Maurizio Arrivabene: «E’ stata una vittoria molto sofferta con la safety car, è stata dura. Vettel è mentalmente preciso, è incredibile. Ha fatto ieri una pole, con un giro che ho visto fare solo a Senna e Reutemann. Oggi ha confermato di essere un campione. Sono contento anche per Raikkonen, è la conferma che abbiamo due grandi piloti e una grande macchina. Grazie a tutti i ragazzi anche a casa, sono fantastici».
Lewis Hamilton: «Sì, è vero che ho avuto problemi al motore.

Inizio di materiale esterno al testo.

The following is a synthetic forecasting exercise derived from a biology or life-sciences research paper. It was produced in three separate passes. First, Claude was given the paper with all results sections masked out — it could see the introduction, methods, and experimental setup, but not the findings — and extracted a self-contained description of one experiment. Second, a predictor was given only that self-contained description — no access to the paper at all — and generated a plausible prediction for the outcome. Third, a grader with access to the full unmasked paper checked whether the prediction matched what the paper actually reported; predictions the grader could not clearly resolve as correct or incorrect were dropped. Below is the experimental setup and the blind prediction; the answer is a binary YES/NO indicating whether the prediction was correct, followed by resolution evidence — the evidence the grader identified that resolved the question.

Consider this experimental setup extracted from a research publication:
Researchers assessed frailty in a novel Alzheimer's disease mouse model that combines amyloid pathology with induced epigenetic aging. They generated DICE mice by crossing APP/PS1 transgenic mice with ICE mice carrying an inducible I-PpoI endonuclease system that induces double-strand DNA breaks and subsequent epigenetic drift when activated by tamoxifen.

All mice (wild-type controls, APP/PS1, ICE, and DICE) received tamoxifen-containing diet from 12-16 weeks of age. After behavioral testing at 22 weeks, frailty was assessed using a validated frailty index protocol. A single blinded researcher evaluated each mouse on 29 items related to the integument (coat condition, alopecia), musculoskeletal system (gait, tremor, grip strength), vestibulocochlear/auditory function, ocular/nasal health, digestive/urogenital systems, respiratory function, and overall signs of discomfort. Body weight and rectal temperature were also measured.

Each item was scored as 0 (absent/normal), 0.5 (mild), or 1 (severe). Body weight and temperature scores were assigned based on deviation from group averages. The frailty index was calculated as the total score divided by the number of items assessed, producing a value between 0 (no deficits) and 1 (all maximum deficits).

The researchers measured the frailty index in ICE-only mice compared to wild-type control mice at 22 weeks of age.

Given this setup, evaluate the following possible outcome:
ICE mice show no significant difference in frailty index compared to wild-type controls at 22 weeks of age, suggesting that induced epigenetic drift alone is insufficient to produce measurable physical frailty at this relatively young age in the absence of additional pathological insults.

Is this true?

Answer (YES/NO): NO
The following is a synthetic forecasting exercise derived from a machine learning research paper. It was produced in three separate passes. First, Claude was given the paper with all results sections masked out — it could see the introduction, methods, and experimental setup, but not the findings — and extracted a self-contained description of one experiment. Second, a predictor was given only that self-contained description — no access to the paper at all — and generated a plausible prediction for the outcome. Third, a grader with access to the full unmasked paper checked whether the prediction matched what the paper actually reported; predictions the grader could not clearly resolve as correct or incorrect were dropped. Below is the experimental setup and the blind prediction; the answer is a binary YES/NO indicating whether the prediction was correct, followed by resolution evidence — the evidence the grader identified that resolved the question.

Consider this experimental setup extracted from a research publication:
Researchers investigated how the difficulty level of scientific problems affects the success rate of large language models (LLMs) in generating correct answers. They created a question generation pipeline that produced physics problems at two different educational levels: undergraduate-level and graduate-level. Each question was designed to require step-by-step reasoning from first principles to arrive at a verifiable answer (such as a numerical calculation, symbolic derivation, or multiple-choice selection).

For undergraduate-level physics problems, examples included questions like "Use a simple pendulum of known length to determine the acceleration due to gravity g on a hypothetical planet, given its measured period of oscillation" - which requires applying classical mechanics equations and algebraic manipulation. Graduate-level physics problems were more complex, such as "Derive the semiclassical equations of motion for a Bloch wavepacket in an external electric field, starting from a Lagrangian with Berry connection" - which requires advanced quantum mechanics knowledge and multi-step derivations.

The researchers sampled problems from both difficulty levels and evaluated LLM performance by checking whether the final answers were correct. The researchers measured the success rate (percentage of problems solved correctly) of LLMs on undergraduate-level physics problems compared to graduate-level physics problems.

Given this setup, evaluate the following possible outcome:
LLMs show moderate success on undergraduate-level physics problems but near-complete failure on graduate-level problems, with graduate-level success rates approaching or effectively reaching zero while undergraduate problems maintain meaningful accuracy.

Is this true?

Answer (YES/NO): NO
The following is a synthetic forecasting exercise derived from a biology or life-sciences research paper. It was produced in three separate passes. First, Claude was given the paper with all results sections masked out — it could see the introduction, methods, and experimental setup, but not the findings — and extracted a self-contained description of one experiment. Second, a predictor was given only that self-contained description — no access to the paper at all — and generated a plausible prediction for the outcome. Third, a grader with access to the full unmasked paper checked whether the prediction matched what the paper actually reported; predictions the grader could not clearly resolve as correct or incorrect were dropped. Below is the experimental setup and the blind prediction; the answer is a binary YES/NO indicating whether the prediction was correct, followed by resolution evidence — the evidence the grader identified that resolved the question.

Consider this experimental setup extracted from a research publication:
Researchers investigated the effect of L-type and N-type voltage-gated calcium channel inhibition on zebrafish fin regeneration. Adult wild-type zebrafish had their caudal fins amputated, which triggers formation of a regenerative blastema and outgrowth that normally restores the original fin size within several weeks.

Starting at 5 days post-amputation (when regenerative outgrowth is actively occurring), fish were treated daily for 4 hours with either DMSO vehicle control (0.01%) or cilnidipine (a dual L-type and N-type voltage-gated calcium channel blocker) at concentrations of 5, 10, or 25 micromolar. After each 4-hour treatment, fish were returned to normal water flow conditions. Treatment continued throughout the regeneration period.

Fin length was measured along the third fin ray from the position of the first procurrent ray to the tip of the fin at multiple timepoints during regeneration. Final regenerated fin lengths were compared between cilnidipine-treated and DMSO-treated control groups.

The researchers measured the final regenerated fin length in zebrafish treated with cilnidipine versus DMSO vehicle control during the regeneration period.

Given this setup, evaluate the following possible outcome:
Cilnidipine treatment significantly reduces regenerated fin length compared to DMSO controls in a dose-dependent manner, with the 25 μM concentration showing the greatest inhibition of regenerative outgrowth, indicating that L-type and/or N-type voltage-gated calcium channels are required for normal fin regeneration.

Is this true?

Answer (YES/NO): NO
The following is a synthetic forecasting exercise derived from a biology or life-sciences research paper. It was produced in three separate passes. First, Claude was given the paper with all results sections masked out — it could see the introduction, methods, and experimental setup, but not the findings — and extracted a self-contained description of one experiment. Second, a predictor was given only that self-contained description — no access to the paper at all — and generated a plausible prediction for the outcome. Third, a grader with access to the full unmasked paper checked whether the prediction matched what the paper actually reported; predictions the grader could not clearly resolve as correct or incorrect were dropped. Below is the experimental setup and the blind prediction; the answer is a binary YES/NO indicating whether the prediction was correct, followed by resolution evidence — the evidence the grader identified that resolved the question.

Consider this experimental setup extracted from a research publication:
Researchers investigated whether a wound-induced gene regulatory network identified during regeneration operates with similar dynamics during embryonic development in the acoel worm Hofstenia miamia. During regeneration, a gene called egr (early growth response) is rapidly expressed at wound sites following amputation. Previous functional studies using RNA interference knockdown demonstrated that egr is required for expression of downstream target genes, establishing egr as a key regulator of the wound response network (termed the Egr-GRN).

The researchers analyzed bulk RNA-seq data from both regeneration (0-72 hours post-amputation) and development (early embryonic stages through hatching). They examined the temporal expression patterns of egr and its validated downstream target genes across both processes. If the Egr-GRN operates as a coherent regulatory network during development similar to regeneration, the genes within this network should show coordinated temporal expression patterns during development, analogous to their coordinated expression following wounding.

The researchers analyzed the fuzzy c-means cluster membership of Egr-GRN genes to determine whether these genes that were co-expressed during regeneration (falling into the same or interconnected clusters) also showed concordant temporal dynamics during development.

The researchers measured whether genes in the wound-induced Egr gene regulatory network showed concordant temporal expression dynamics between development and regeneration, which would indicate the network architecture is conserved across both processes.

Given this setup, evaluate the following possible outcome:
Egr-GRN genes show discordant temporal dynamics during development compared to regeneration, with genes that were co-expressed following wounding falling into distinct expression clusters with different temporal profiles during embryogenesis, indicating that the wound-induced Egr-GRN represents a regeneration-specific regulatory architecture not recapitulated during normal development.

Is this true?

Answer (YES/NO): YES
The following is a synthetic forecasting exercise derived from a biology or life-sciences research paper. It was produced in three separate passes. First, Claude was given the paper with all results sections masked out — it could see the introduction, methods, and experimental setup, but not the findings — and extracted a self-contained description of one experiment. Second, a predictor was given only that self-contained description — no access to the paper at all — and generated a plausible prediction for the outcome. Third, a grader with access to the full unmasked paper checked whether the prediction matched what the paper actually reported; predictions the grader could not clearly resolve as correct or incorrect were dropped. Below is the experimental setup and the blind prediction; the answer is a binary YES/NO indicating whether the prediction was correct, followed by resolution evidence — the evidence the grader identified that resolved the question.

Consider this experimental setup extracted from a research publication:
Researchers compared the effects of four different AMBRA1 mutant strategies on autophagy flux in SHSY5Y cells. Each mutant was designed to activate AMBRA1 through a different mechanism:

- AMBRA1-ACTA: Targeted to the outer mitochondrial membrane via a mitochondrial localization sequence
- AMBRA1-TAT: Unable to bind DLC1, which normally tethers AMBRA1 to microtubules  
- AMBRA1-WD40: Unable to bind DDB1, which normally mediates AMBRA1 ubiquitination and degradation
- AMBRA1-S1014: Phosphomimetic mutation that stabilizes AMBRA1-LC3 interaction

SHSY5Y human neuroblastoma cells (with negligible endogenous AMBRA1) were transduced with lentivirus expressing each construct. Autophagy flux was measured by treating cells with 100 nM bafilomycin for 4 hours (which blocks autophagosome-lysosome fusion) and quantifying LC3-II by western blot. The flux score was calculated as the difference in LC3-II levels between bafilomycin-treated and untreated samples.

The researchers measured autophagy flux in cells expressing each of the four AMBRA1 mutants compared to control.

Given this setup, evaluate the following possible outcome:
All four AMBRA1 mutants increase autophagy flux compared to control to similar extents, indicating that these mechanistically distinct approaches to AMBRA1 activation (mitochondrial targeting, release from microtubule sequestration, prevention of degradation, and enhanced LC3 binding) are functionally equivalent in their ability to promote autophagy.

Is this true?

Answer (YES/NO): NO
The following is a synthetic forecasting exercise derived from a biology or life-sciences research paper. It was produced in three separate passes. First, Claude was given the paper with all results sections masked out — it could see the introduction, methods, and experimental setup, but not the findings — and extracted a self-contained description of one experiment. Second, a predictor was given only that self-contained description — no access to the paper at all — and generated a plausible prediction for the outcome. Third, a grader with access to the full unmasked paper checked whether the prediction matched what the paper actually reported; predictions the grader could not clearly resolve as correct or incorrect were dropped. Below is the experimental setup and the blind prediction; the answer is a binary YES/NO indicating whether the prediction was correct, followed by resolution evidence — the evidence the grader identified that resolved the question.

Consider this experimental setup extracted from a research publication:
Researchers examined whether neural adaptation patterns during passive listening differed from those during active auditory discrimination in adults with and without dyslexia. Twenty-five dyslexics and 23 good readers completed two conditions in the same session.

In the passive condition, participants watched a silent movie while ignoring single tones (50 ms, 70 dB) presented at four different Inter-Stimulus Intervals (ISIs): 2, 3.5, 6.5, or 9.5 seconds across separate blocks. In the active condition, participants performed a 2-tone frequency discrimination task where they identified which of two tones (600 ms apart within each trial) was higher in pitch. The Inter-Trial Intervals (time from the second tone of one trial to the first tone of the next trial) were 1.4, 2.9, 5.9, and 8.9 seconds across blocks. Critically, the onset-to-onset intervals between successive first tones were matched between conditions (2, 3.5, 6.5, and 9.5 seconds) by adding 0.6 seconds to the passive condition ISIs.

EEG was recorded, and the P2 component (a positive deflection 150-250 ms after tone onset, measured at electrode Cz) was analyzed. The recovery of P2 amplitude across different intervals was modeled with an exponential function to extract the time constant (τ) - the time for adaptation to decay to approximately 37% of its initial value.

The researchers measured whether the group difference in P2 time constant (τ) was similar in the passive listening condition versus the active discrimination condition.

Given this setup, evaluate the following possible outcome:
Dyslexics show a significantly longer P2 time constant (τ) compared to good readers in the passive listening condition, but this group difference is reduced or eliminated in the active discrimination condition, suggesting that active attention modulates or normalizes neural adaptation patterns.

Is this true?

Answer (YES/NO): NO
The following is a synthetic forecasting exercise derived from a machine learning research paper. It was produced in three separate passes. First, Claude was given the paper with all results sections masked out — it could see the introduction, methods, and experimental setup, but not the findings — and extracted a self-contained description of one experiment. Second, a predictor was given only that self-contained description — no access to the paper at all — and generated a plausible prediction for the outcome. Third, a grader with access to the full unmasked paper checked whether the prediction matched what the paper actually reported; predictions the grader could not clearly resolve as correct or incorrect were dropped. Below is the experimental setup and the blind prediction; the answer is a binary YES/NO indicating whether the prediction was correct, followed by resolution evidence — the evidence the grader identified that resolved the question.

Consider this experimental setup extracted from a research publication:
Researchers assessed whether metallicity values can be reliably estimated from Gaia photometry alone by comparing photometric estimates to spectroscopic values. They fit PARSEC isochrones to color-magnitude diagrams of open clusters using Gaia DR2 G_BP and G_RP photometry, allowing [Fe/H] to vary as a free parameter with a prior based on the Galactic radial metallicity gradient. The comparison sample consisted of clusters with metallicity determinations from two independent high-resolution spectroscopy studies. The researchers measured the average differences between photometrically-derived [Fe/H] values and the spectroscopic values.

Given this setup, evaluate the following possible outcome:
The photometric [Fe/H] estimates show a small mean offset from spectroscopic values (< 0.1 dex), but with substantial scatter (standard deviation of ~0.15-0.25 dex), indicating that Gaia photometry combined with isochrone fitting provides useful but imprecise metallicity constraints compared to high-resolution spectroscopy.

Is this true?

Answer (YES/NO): YES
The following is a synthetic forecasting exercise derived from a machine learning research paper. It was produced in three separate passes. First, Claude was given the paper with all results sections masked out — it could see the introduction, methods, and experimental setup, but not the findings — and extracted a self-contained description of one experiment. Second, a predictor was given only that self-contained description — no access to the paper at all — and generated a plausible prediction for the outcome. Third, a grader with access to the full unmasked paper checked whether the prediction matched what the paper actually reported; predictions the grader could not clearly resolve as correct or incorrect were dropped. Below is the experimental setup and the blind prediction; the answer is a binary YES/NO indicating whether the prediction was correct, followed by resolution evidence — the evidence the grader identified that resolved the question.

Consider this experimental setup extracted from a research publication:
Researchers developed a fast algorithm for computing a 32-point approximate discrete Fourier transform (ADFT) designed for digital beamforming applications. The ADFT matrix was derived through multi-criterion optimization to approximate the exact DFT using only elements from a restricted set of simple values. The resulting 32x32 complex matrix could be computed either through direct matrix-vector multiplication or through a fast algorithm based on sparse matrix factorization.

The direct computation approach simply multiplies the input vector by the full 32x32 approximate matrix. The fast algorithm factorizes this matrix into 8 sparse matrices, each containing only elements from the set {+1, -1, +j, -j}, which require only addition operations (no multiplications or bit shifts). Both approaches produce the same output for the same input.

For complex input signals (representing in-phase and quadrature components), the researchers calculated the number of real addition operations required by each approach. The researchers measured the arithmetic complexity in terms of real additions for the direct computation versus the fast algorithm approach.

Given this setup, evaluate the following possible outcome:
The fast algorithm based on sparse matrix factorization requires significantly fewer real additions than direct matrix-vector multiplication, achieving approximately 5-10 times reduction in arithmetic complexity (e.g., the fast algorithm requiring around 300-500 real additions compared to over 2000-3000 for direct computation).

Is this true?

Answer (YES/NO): NO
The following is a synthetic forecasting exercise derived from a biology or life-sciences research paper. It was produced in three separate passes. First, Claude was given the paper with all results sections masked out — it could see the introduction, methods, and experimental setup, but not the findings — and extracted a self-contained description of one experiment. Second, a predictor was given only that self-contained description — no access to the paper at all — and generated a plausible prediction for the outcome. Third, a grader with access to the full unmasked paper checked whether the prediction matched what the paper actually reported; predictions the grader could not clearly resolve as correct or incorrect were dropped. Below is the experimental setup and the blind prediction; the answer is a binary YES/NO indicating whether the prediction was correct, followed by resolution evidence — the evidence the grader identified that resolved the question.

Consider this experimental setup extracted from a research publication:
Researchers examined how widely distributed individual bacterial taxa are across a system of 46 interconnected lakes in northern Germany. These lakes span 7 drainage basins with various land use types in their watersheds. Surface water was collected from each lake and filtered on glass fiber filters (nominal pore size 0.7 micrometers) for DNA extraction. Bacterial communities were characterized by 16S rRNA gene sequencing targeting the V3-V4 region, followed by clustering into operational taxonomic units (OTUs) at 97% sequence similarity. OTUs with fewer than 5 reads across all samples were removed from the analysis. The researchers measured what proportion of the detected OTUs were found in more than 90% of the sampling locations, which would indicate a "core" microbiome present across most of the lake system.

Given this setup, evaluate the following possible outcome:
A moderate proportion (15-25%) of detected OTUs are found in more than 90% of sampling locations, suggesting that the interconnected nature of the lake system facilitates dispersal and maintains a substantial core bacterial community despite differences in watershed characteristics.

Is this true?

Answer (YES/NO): NO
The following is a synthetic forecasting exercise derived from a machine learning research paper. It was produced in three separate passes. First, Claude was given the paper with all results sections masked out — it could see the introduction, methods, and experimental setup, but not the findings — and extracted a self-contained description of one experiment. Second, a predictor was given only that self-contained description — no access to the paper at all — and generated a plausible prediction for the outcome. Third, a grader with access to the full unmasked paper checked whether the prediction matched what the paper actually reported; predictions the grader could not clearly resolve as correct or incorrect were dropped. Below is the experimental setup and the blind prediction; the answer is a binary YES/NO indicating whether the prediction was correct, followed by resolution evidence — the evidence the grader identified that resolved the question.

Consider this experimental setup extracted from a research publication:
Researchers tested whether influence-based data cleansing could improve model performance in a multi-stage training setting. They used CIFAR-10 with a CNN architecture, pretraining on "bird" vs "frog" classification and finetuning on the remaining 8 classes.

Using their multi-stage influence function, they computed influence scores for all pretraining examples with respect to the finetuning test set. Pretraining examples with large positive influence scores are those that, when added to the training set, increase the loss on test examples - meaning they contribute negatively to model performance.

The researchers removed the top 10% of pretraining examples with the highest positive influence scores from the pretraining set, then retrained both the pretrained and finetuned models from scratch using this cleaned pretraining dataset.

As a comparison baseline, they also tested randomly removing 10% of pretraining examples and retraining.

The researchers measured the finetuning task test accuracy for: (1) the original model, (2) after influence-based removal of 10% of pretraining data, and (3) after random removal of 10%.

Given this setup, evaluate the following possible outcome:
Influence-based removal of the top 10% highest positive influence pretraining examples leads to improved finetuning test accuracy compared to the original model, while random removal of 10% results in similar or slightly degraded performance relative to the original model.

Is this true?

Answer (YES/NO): YES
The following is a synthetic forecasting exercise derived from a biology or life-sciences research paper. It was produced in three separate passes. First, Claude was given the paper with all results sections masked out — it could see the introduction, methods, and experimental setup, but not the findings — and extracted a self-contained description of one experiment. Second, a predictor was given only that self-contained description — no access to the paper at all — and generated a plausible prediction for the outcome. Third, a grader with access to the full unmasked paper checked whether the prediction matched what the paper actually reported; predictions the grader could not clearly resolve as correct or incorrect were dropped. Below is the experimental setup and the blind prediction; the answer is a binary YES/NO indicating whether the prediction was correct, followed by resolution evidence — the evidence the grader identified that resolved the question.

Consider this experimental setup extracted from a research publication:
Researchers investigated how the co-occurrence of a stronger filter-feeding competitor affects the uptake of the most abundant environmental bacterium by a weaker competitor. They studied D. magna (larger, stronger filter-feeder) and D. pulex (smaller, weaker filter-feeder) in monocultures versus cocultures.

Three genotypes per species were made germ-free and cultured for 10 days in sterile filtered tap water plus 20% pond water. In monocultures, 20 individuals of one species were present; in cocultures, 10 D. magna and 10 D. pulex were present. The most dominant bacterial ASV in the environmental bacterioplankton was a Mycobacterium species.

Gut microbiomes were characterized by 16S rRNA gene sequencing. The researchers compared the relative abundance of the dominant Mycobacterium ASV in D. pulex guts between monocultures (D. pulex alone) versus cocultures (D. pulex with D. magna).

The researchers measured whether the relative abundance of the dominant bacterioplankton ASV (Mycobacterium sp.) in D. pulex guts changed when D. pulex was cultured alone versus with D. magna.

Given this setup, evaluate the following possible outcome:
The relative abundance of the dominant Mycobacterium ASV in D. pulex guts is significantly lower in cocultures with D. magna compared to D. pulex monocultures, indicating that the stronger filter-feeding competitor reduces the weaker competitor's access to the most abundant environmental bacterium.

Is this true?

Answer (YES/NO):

Peccato, perchè mi sentivo bene e pensavo di poter raggiungere chi era davanti». Penso che in Giappone torneremo in alto, sì, qui eravamo noi ad essere lenti e dobbiamo ancora capire il perchè» (J.Sturm)
ORDINE DI ARRIVO DOPO 61 GIRI:
1 – Sebastian Vettel (Ferrari SF15-T) –2 h. 01’22″118
2 – Daniel Ricciardo (Red Bull RB11-Renault) – 1″478
3 – Kimi Raikkonen (Ferrari SF15-T) – 17″154
4 – Nico Rosberg (Mercedes W06) – 24″720
5 – Valtteri Bottas (Williams FW37-Mercedes) – 34″204
6 – Daniil Kvyat (Red Bull RB11-Renault) – 35″508
7 – Sergio Perez (Force India VJM08-Mercedes) – 50″836
8 – Max Verstappen (Toro Rosso STR10-Renault) – 51″450
9 – Carlos Sainz (Toro Rosso STR10-Renault) – 52″860
10 – Felipe Nasr (Sauber C34-Ferrari) – 1’30″045
11 – Marcus Ericsson (Sauber C34-Ferrari) – 1’37″507
12 – Pastor Maldonado (Lotus E23-Mercedes) – 1’37″718
13 – Alexander Rossi (Manor 04-Ferrari) – 2 giri
14 – Will Stevens (Manor 04-Ferrari) – 2 giri
Il mondiale piloti
1. Hamilton 252 punti; 2. Rosberg 211; 3. Vettel 203; 4. Raikkonen 107; 5. Bottas 101; 6. Massa 97; 7. Ricciardo 73; 8. Kvyat 66; 9. Perez 39; 10. Grosjean 38; 11. Verstappen e Hulkenberg 30; 13. Nasr 17; 14. Maldonado 12; 15. Alonso & Sainz 11; 17. Ericsson 9; 18. Button 6.